• Work task: Every line containing the string "html" is to be copied from the records.

== Exercise input ==

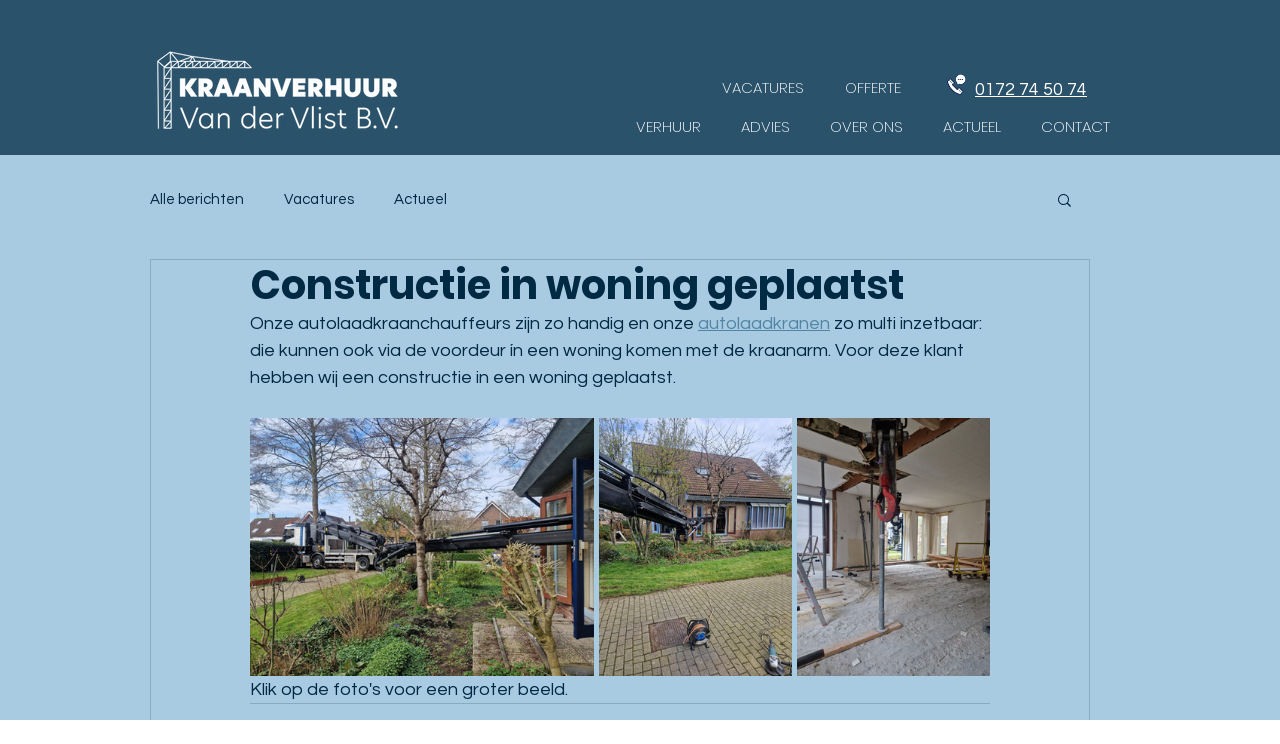

--- FILE ---
content_type: text/css; charset=utf-8
request_url: https://www.kraanverhuurvandervlist.nl/_serverless/pro-gallery-css-v4-server/layoutCss?ver=2&id=i65441528-not-scoped&items=3592_2000_1500%7C3762_1500_2000%7C3373_1500_2000&container=433_740_342.296875_720&options=gallerySizeType:px%7CenableInfiniteScroll:true%7CtitlePlacement:SHOW_ON_HOVER%7CimageMargin:5%7CisVertical:false%7CgridStyle:0%7CgalleryLayout:1%7CnumberOfImagesPerRow:0%7CgallerySizePx:300%7CcubeType:fill%7CgalleryThumbnailsAlignment:none
body_size: -143
content:
#pro-gallery-i65441528-not-scoped [data-hook="item-container"][data-idx="0"].gallery-item-container{opacity: 1 !important;display: block !important;transition: opacity .2s ease !important;top: 0px !important;left: 0px !important;right: auto !important;height: 258px !important;width: 344px !important;} #pro-gallery-i65441528-not-scoped [data-hook="item-container"][data-idx="0"] .gallery-item-common-info-outer{height: 100% !important;} #pro-gallery-i65441528-not-scoped [data-hook="item-container"][data-idx="0"] .gallery-item-common-info{height: 100% !important;width: 100% !important;} #pro-gallery-i65441528-not-scoped [data-hook="item-container"][data-idx="0"] .gallery-item-wrapper{width: 344px !important;height: 258px !important;margin: 0 !important;} #pro-gallery-i65441528-not-scoped [data-hook="item-container"][data-idx="0"] .gallery-item-content{width: 344px !important;height: 258px !important;margin: 0px 0px !important;opacity: 1 !important;} #pro-gallery-i65441528-not-scoped [data-hook="item-container"][data-idx="0"] .gallery-item-hover{width: 344px !important;height: 258px !important;opacity: 1 !important;} #pro-gallery-i65441528-not-scoped [data-hook="item-container"][data-idx="0"] .item-hover-flex-container{width: 344px !important;height: 258px !important;margin: 0px 0px !important;opacity: 1 !important;} #pro-gallery-i65441528-not-scoped [data-hook="item-container"][data-idx="0"] .gallery-item-wrapper img{width: 100% !important;height: 100% !important;opacity: 1 !important;} #pro-gallery-i65441528-not-scoped [data-hook="item-container"][data-idx="1"].gallery-item-container{opacity: 1 !important;display: block !important;transition: opacity .2s ease !important;top: 0px !important;left: 349px !important;right: auto !important;height: 258px !important;width: 193px !important;} #pro-gallery-i65441528-not-scoped [data-hook="item-container"][data-idx="1"] .gallery-item-common-info-outer{height: 100% !important;} #pro-gallery-i65441528-not-scoped [data-hook="item-container"][data-idx="1"] .gallery-item-common-info{height: 100% !important;width: 100% !important;} #pro-gallery-i65441528-not-scoped [data-hook="item-container"][data-idx="1"] .gallery-item-wrapper{width: 193px !important;height: 258px !important;margin: 0 !important;} #pro-gallery-i65441528-not-scoped [data-hook="item-container"][data-idx="1"] .gallery-item-content{width: 193px !important;height: 258px !important;margin: 0px 0px !important;opacity: 1 !important;} #pro-gallery-i65441528-not-scoped [data-hook="item-container"][data-idx="1"] .gallery-item-hover{width: 193px !important;height: 258px !important;opacity: 1 !important;} #pro-gallery-i65441528-not-scoped [data-hook="item-container"][data-idx="1"] .item-hover-flex-container{width: 193px !important;height: 258px !important;margin: 0px 0px !important;opacity: 1 !important;} #pro-gallery-i65441528-not-scoped [data-hook="item-container"][data-idx="1"] .gallery-item-wrapper img{width: 100% !important;height: 100% !important;opacity: 1 !important;} #pro-gallery-i65441528-not-scoped [data-hook="item-container"][data-idx="2"].gallery-item-container{opacity: 1 !important;display: block !important;transition: opacity .2s ease !important;top: 0px !important;left: 547px !important;right: auto !important;height: 258px !important;width: 193px !important;} #pro-gallery-i65441528-not-scoped [data-hook="item-container"][data-idx="2"] .gallery-item-common-info-outer{height: 100% !important;} #pro-gallery-i65441528-not-scoped [data-hook="item-container"][data-idx="2"] .gallery-item-common-info{height: 100% !important;width: 100% !important;} #pro-gallery-i65441528-not-scoped [data-hook="item-container"][data-idx="2"] .gallery-item-wrapper{width: 193px !important;height: 258px !important;margin: 0 !important;} #pro-gallery-i65441528-not-scoped [data-hook="item-container"][data-idx="2"] .gallery-item-content{width: 193px !important;height: 258px !important;margin: 0px 0px !important;opacity: 1 !important;} #pro-gallery-i65441528-not-scoped [data-hook="item-container"][data-idx="2"] .gallery-item-hover{width: 193px !important;height: 258px !important;opacity: 1 !important;} #pro-gallery-i65441528-not-scoped [data-hook="item-container"][data-idx="2"] .item-hover-flex-container{width: 193px !important;height: 258px !important;margin: 0px 0px !important;opacity: 1 !important;} #pro-gallery-i65441528-not-scoped [data-hook="item-container"][data-idx="2"] .gallery-item-wrapper img{width: 100% !important;height: 100% !important;opacity: 1 !important;} #pro-gallery-i65441528-not-scoped .pro-gallery-prerender{height:257.6878612716763px !important;}#pro-gallery-i65441528-not-scoped {height:257.6878612716763px !important; width:740px !important;}#pro-gallery-i65441528-not-scoped .pro-gallery-margin-container {height:257.6878612716763px !important;}#pro-gallery-i65441528-not-scoped .pro-gallery {height:257.6878612716763px !important; width:740px !important;}#pro-gallery-i65441528-not-scoped .pro-gallery-parent-container {height:257.6878612716763px !important; width:745px !important;}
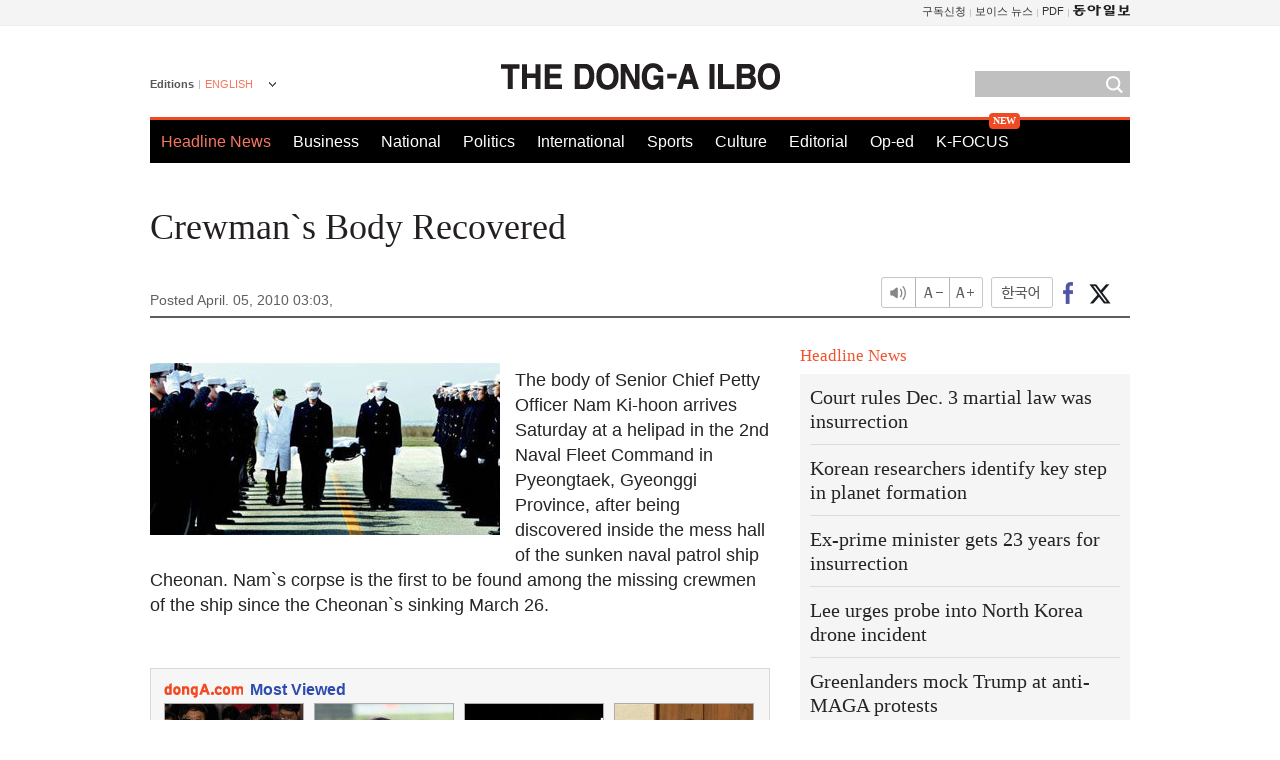

--- FILE ---
content_type: text/html; charset=utf-8
request_url: https://www.google.com/recaptcha/api2/aframe
body_size: 267
content:
<!DOCTYPE HTML><html><head><meta http-equiv="content-type" content="text/html; charset=UTF-8"></head><body><script nonce="jXPd68st8L8w3wfWD7I8iQ">/** Anti-fraud and anti-abuse applications only. See google.com/recaptcha */ try{var clients={'sodar':'https://pagead2.googlesyndication.com/pagead/sodar?'};window.addEventListener("message",function(a){try{if(a.source===window.parent){var b=JSON.parse(a.data);var c=clients[b['id']];if(c){var d=document.createElement('img');d.src=c+b['params']+'&rc='+(localStorage.getItem("rc::a")?sessionStorage.getItem("rc::b"):"");window.document.body.appendChild(d);sessionStorage.setItem("rc::e",parseInt(sessionStorage.getItem("rc::e")||0)+1);localStorage.setItem("rc::h",'1769080650167');}}}catch(b){}});window.parent.postMessage("_grecaptcha_ready", "*");}catch(b){}</script></body></html>

--- FILE ---
content_type: application/javascript; charset=utf-8
request_url: https://fundingchoicesmessages.google.com/f/AGSKWxVgknVj1pfhvna1K1dDtOiU4eYQ6YbC81YiTyzBL91DayzK-1XQDWS6B3IC7Hdg1QJggMVQAFy87OSfrCVAtfXbFKQapL4cph9qRHHE9vky7pofrwOv_UJ8NNS1c4MsaIOyMBiVgoiSeNKDF47R724m7kwxaaCY_MrKCelDy92wNEaHVyIdXdA9w-AH/_/header_ad_/expads-/adpicture2._FLYAD.-ad-banner-
body_size: -1290
content:
window['3a6fff95-6eed-4bf0-be10-7a15254fa276'] = true;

===

• Reply:
content_type: text/html; charset=utf-8
<!DOCTYPE HTML><html><head><meta http-equiv="content-type" content="text/html; charset=UTF-8"></head><body><script nonce="jXPd68st8L8w3wfWD7I8iQ">/** Anti-fraud and anti-abuse applications only. See google.com/recaptcha */ try{var clients={'sodar':'https://pagead2.googlesyndication.com/pagead/sodar?'};window.addEventListener("message",function(a){try{if(a.source===window.parent){var b=JSON.parse(a.data);var c=clients[b['id']];if(c){var d=document.createElement('img');d.src=c+b['params']+'&rc='+(localStorage.getItem("rc::a")?sessionStorage.getItem("rc::b"):"");window.document.body.appendChild(d);sessionStorage.setItem("rc::e",parseInt(sessionStorage.getItem("rc::e")||0)+1);localStorage.setItem("rc::h",'1769080650167');}}}catch(b){}});window.parent.postMessage("_grecaptcha_ready", "*");}catch(b){}</script></body></html>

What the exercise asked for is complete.